BMW’s 7 Series has a new look. It has a large kidney-shaped grill, even bigger than the 4 series. And people are hating it! Comments regarding the new look span from “a low budget ‘80s sci-fi movie” to slit-eyed Allegro with squirrel teeth.”

People are not thrilled. But says design head Adrian van Hooydonk "As a company, you have to keep moving. But the hardest thing to do is make changes while you are successful. If you are no longer successful, people will immediately start saying you need to make changes, but then you are in panic mode."

It is always difficult to know what to do when you are publicly criticized, as an individual or a company.

From a marketing and customer service perspective, listening to the customer and validating their feelings seems like a good move.

But that is not the route that BMW took.

They were quick to fire back, using the Millennial and Gen Z phrase “Ok Boomer.” This phrase is meant to be dismissive to the Baby Boomer generation. These generations are having a cultural and philosophical war. The Millennials and Gen Zers believe that the Baby Boomers are holding on too strongly to old and outdated values and systems. So BMW’s “Ok Boomer” response was an interesting choice.

This response is also interesting because Boomers are thought to have more spending power than the younger generations, so it would seem that they are ostracizing their market. But in fact, Millennials (born between 1980-2000) have the most spending power.

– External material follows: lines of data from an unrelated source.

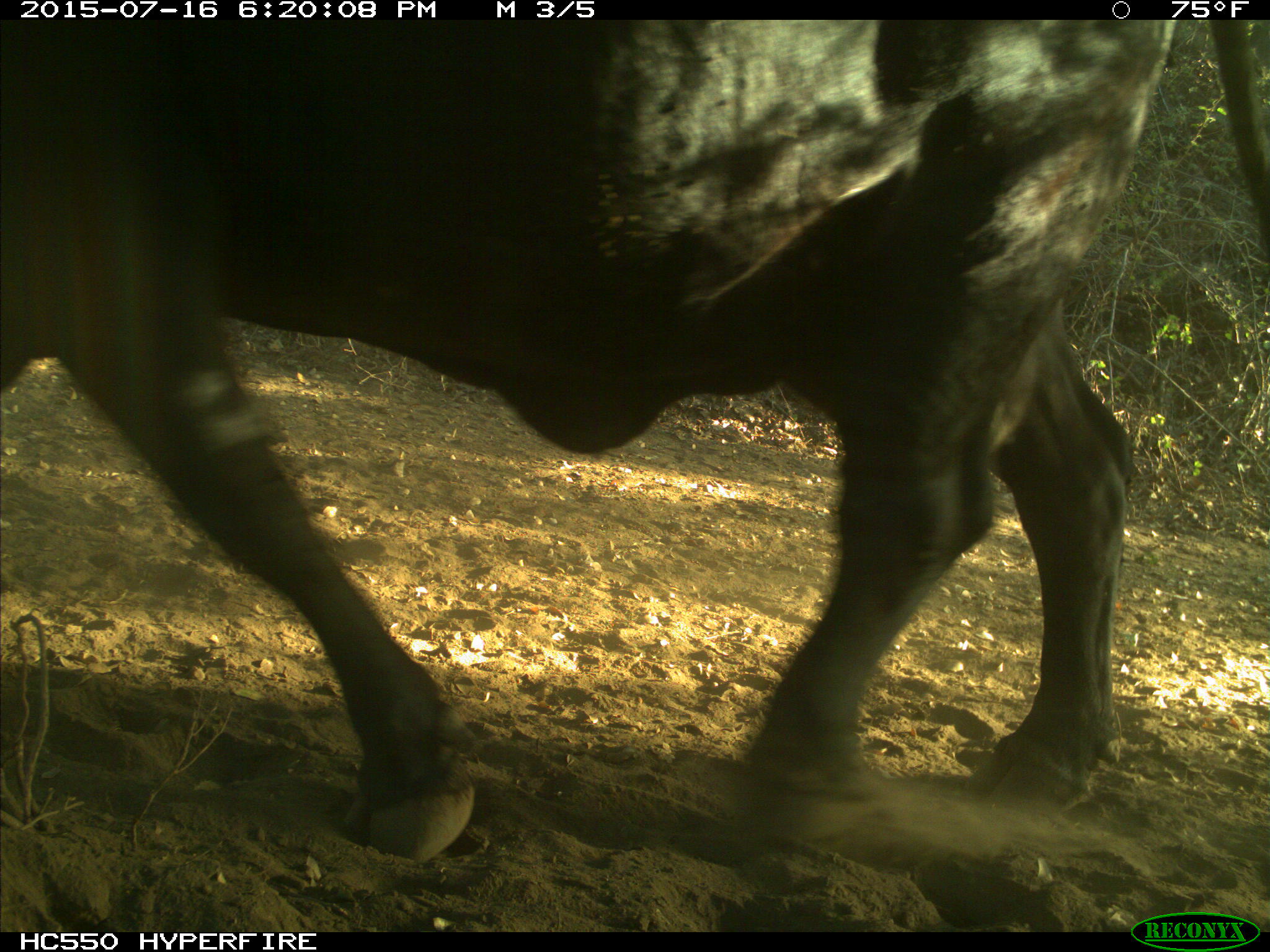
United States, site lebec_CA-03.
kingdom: Animalia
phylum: Chordata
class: Mammalia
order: Artiodactyla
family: Bovidae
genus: Bos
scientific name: Bos taurus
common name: domestic cow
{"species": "Bos taurus (domestic cow)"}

They make up the largest segment of the workforce and they are the most frequent users of social media. We also know Millennials are looking to spend their money with companies that match their values. They are more interested than other generations in seeing company CEOs speak out on issues they care about, and in buying products that display their political or social beliefs. Millennials also are more likely to boycott a brand they have bought from in the past if that company expresses a stance they disagree with.

BMW must have been aware of this when they responded to more criticism with a video stating “Did we somehow start to feel uncomfortable with the unknown? Or have we just stopped being open for anything new?”

These questions have been posed by younger generations for years when talking about social justice, politics and education. Change is what so many young people want, and it is what BMW unapologetically gave them.

We cannot be sure what was in the mind of those behind this campaign or these tweets, but it sure does appear to be an appeal to younger generations.

Also, BMW has a tried and true marketing strategy that includes 6 key points. Three of those key points speak directly to this latest marketing strategy:

Eager to Follow Content Marketing as a Flagship Marketing Strategy Ambassador a Proud Presenter of the Latest Technologies

Deep Knowledge About Who To Reach and How To Them.

It would seem that BMW’s marketing team knows exactly what they are doing!